* begin Input data *
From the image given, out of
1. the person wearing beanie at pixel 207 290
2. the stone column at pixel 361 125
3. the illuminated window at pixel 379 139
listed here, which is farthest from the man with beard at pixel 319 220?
* end Input data *
Please swap "column" for "pillar" wherever it occurs in the material above, and reproduce it with nothing else changed.

_Worked answer:_
From the image given, out of
1. the person wearing beanie at pixel 207 290
2. the stone pillar at pixel 361 125
3. the illuminated window at pixel 379 139
listed here, which is farthest from the man with beard at pixel 319 220?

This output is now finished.